### Task objective
Nothing should be left out: output all of the entries exactly.

Dataset entries START

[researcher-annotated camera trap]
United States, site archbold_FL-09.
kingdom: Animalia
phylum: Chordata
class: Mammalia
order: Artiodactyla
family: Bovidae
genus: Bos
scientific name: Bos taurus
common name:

Dataset entries END

### Response
[researcher-annotated camera trap]
United States, site archbold_FL-09.
kingdom: Animalia
phylum: Chordata
class: Mammalia
order: Artiodactyla
family: Bovidae
genus: Bos
scientific name: Bos taurus
common name:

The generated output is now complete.